- **FRAGMENTO DEL TEXTO**
%%
Felipe de Edimburgo, el 'intruso' con la difícil tarea de ser consorte real
El duque de Edimburgo ha fallecido a los 99 años en el Castillo de Windsor, dejando viuda a la reina Isabel II
Isabel II nunca ha sido una persona que exprese sus sentimientos en público, pero durante su aniversario de bodas de oro hizo una excepción. Aquel 20 de noviembre de 1997, ante los 300 invitados que acudieron al almuerzo organizado en Banqueting House, dio las gracias a su marido: “No acepta fácilmente elogios, pero ha sido mi apoyo durante todos estos años. Yo, toda su familia, este y muchos otros países le debemos una deuda mayor de lo que jamás reclamaría o sabremos alguna vez”.
Hubo también alguna broma sobre la tendencia del duque de Edimburgo a expresar sus opiniones “de una manera directa”. En efecto, sus elocuentes comentarios sin filtro siempre dieron titulares. Pero si por algo debe ser recordado hoy es por las palabras que aquel día pronunció la monarca. Durante toda su vida, el príncipe Felipe desempeñó la difícil tarea de ser consorte real aportando a la monarquía británica uno de los periodos de máxima estabilidad.
En definitiva, su peculiar carácter siempre se compensó con su habilidad por saber ir dos pasos por detrás de la reina, algo que décadas atrás, cuando Isabel fue coronada, no era tan fácil de entender para un hombre de su generación, un hombre que ha muerto a los 99 años el 9 de abril en el Castillo de Windsor.
El 4 de mayo de 2017, un mes antes de cumplir los 96 años, el Palacio de Buckingham ya comunicó que el duque se retiraba de la vida pública, una decisión tomada por él mismo, pero con el apoyo de la soberana. Protagonizó su último acto en solitario el 2 de agosto de ese año, pasando revista durante un desfile de la Royal Navy en el palacio de Buckingham. En todo momento estuvo lloviendo, pero aguantó estoico bajo su bombín.
Felipe de Mountbatten, conde de Merioneth y barón de Greenwich, llegó a ser el consorte más longevo en la historia de la monarquía británica. Cumplió con 22.219 compromisos individuales, 637 visitas oficiales en el extranjero y 5.496 discursos. Uno de los últimos actos más significativos fue en julio de 2017 durante la histórica visita de Estado de los Reyes de España al Reino Unido. “Mi primer, mi segundo y definitivo empleo es estar siempre junto a la reina”, dijo hace algunos años.
En cuanto a su personalidad, mientras unos destacan su capacidad de gestión, organización y su amabilidad, otros aluden a su severidad señalando que jamás elogió a nadie cuando hacía algo bien, pues consideraba que solo cumplía con su deber. Lo que es indiscutible son sus grandes dosis de trabajo —hasta el último momento llegó a estar involucrado con alrededor de 800 organizaciones benéficas— y su papel modernizador para la monarquía.
%%
- **QUÉ DEBES HACER**
Según el texto sobre Felipe de Edimburgo, ¿en qué fecha comunicó el Palacio de Buckingham que el duque se retiraba de la vida pública? El listado es un material independiente del texto.

- **EXTRACTO DE DATOS**
%%
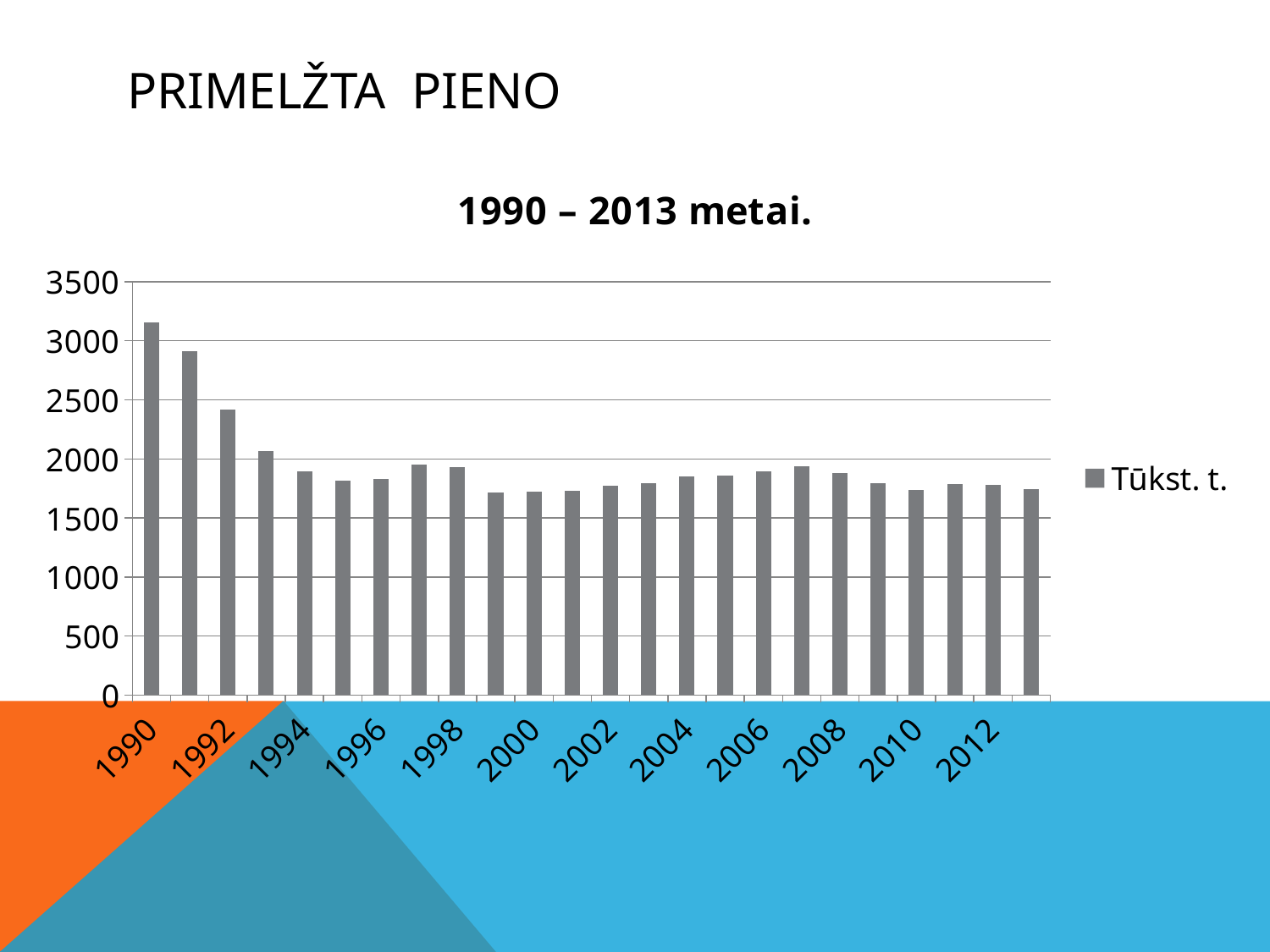
What kind of chart is shown on the slide? bar chart What is the title of the chart? 1990 – 2013 metai. Is the value for 1994 greater or less than 2000? less Is the value for 1990 greater or less than 3000? greater Is the value for 1992 greater or less than 2500? less Do the values rise or fall from 1990 to 1994? fall Which year has the highest value in the chart? 1990 How many bars are plotted in the chart? 24 What is the legend entry for the series in the chart? Tūkst. t. Which is larger, the value for 1990 or the value for 1992? 1990 How many series does the legend list? 1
%%
- **RESPUESTA**
El 4 de mayo de 2017.